Transparency, Dirty Laundry, and Gatekeepers: DTI vs. LDiscovery Lawsuit

Ask why your media sources might be afraid to publish anything that their largest sponsors might not like. As a very sharp GC once said to me, “Sometimes it is not what they say, but what they avoid saying that tells the true story.”

Extracts from articles by Greg Buckles

Post #1 – Fighting Over Customers: DTI vs. LDiscovery Lawsuit (5/2/17)

My thanks to a peer for shooting me this scoop. I dusted off my PACER password and found DTI’s complaint and the final order transferring this fascinating story from Virginia to NY. Forgive my syntax, but the cite is Document Technologies, Inc. et al. v. LDiscovery LLC d/b/a KrolLDiscovery, Civil Action No. 1:17-cv-405-AJT/IDD E. D. Va. Complaints are only one side of any story, but DTI’s side of this story claims that  LDiscovery solicited four top Epiq reps to download proprietary data and entice former customers to LDiscovery after their one-year non-compete expired. All the M&A activity in the eDiscovery market (check my ITLA webinar) results in lots of personnel turnover and unfortunately gives rise to the temptation to take advantage of that uncertainty to poach top employees and their long-term accounts. I am sure that I will do a more in-depth dive into this case as it gathers steam, but I wanted to get you some of the fun claims from the DTI complaint.

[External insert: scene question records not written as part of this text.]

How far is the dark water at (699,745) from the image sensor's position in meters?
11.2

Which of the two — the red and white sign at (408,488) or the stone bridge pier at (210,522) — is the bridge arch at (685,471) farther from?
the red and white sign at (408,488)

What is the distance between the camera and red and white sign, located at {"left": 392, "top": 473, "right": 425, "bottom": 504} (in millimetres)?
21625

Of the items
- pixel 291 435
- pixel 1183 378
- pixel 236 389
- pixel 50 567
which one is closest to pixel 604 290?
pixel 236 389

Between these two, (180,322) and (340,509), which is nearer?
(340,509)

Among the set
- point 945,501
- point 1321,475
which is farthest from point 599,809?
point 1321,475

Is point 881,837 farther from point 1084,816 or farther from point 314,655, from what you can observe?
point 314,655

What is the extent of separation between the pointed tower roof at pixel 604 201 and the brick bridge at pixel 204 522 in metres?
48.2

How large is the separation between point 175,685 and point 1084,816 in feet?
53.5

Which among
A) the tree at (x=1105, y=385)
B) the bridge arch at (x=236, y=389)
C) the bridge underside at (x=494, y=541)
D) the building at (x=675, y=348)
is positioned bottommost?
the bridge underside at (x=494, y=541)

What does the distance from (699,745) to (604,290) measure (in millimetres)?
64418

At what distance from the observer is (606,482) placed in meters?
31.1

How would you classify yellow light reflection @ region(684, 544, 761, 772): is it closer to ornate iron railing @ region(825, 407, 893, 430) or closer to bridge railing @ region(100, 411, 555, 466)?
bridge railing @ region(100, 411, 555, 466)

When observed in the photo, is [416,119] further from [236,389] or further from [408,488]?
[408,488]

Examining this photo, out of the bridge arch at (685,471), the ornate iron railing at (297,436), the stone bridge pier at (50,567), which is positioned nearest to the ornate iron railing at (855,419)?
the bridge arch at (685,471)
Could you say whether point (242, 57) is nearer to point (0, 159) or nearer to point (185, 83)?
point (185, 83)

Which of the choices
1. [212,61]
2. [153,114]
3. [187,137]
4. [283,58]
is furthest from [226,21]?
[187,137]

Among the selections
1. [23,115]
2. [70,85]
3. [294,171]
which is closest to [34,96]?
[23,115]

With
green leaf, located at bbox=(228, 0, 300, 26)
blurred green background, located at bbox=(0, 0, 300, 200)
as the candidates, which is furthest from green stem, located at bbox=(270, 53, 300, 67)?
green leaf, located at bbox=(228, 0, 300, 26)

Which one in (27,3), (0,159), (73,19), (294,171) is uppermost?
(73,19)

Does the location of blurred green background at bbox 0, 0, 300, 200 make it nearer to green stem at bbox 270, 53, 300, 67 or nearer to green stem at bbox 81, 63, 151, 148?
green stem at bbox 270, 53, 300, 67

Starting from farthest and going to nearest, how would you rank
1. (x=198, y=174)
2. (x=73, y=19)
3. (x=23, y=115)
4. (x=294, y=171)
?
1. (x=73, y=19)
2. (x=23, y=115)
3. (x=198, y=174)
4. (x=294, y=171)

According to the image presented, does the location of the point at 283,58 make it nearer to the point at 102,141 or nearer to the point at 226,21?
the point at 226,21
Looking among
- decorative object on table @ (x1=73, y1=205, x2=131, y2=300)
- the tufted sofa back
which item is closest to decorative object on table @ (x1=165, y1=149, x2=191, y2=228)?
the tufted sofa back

No one likes their dirty laundry aired in a lawsuit or even in a blog by a skeptical ex-analyst. But hiding bad behavior just perpetuates it. The eDiscovery market needs transparency and accountability to provide a level playing field for consumers. Ethical behavior is its own reward.

Post #2 – Why Is Your Media Not Reporting the DTI-LDiscovery Suit? (5/3/17)

A reader asked why they had not seen the case reported in any of their news feeds or media subscriptions. I would have missed this case if a peer had not sent me the cite. All of this begs the question, “Why are the media companies with names that include ‘News’ not covering this multi-million dollar dispute?”

My unfiltered opinion is that these media companies are actually marketing companies who generate sponsored content rather than actual news organizations. Barry Murphy and [I] started the eDiscovery Journal back in 2008 because we wanted to speak truth to eDiscovery practitioners. Eventually, we shut down our market analyst-news division when we were unable to grow it on direct-to-consumer subscriptions. Do you pay for your eDiscovery periodicals and research reports? I did not think so. So ask yourself who pays to generate that content?

Ask why your media sources might be afraid to publish anything that their largest sponsors might not like. As a very sharp GC once said to me, “Sometimes it is not what they say, but what they avoid saying that tells the true story.”

Additional Reading (Subscription Required)

Editor’s Note: Interesting articles and comments by industry analyst and eDiscovery practitioner Greg Buckles. As one who has observed the eDiscovery market since 2005, I agree with Greg’s media-centric comments and would highlight that there appears to be a real need and opportunity for objectivity in reporting from the publications, associations, and commentators covering the field of eDiscovery.